A study from the Netherlands shows that 20 mg of Paxil one to four hours before the event may be the most effective treatment (1). Psychiatrists noted that many depressed men refused to take their medications because it prevented them from reaching a climax, so they gave antidepressants such as Anafranil, Paxil, Prozac and Zoloft to premature ejaculators and made them very happy (5,8). Doctors used to treat premature ejaculation with the Masters & Johnson regimen of alternating stimulation and squeeze/rest, but it doesn't work, nor do anaesthetic ointments inserted into the urinary tube (2).
A study from the University of Koln in Germany showed that premature ejaculation is in the eye of the beholder (1a). Men who came to a urology clinic with a chief complaint of premature ejaculation had the same time to ejaculation as normal men who had no such complaint. All of the men in the study were married for at least two years and made love regularly. They were asked to use a stop watch to measure their time to ejaculation and to keep diaries. The premature ejaculators went from start of intercourse to ejaculation in an average period of 2:32 minutes. The healthy volunteers had an average time of 3:01 minutes. The differences were not statistically significant.
This study showed that premature ejaculation is not defined by how many strokes or how much time it takes to ejaculate. It is defined by whether a person is satisfied with his time to climax. 20 mg of the antidepressant drug Paxil, taken one hour before lovemaking, can delay ejaculation to more than eight minutes, but it still won’t help most premature ejaculators because their early finish is not the problem. This study shows that premature ejaculators have a terrible misunderstanding of human physiology. They think that they are inadequate because their female partners do not come to climax with conventional penile-vaginal lovemaking.
Most women do not climax from conventional lovemaking. Many young girls can climax quickly, but as most women age, they can climax only when the clitoris is stimulated. Perhaps premature ejaculation should be defined as occurring primarily in men who do not understand female anatomy, and the treatment for most cases of premature ejaculation should be for a woman to explain her own physiology to him and tell how what to do.
1) Antidepressants and ejaculation: A double-blind, randomized, placebo-controlled, fixed-dose study with paroxetine, sertraline, and nefazodone. Journal of Clinical Psychopharmacology, 2001, Vol 21, Iss 3, pp 293-297. MD Waldinger, AH Zwinderman, B Olivier.
1a) Premature ejaculation – A study of average ejaculation time and overview of the literature.
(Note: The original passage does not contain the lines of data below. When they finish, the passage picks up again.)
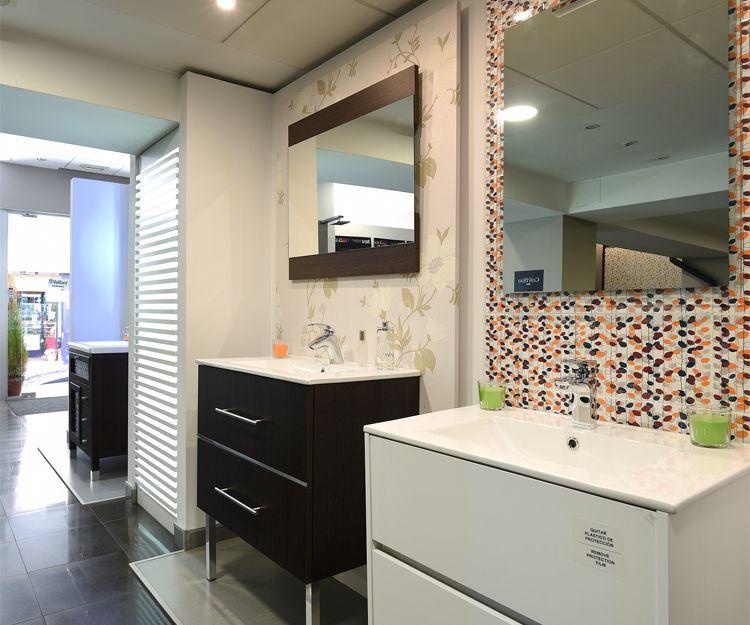 Expositor de muebles de baño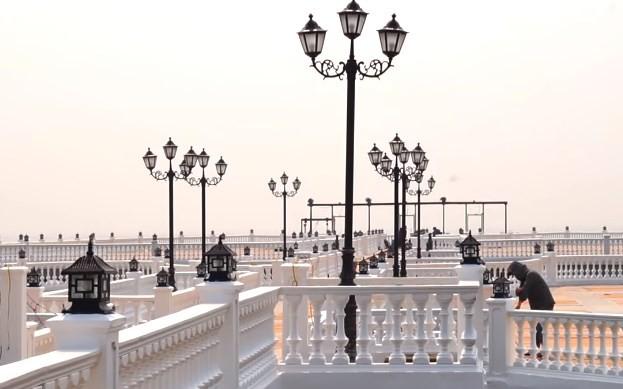 Không thể ngờ ở ngay gần Hà Nội cũng có khu cầu cảng trắng muốt mang hơi thở châu Âu thế này - Ảnh 5.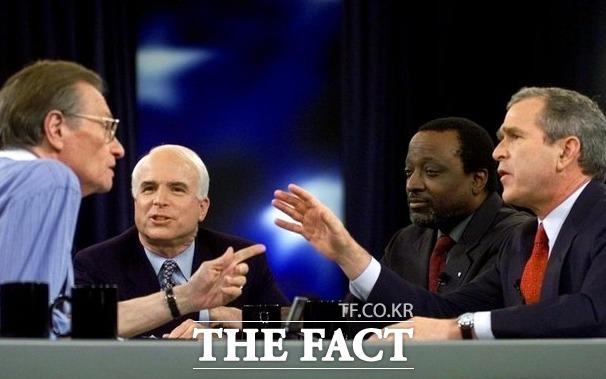 2000년 2월 15일, CNN 래리 킹 라이브 진행자인 래리 킹이 공화당 대선 후보들에게 질문을 던지고 있다. 존 매케인, 앨런 키즈, 조지 W 부시 텍사스 주지사(왼쪽부터). /AP.뉴시스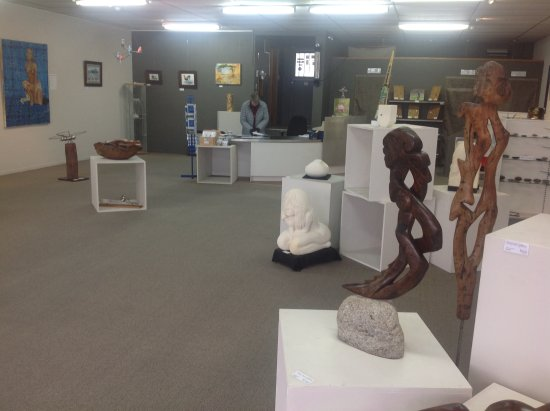 Wairoa, New Zealand: Interior Long River Gallery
Aktuelle Urologie, 2001, Vol 32, Iss 7, pp 435-438. N Kreutzer, F Sommer, T Klotz, U Engelmann. Sommer F, Klinikum Univ Koln, Oberarzt Klin & Poliklin Urol, Joseph Stelzmann Str 9, D-50931 Cologne, Germany.
2) Berkovitch, AG Keresteci, G Koren. Efficacy of prilocaine-lidocaine cream in the treatment of premature ejaculation. Journal of Urology 154: 4 (OCT 1995):1360-1361.
3) Journal of Sex and Marital Therapy 1994 (Winter);20:321.
4) U Yilmaz, A Tatlisen, H Turan, F Arman, O Ekmekcioglu. The effects of fluoxetine on several neurophysiological variables in patients with premature ejaculation. Journal of Urology 161: 1 (JAN 1999):107-111.
5) M Fava, MA Rankin, JE Alpert, AA Nierenberg, JJ Worthington. An open trial of oral sildenafil in antidepressant-induced sexual dysfunction. Psychotherapy and Psychosomatics 67: 6 (NOV-DEC 1998):328-331.
6)CG McMahon, K Touma.Treatment of premature ejaculation with paroxetine hydrochloride.International Journal of Impotence Research, 1999, Vol 11, Iss 5, pp 241-245.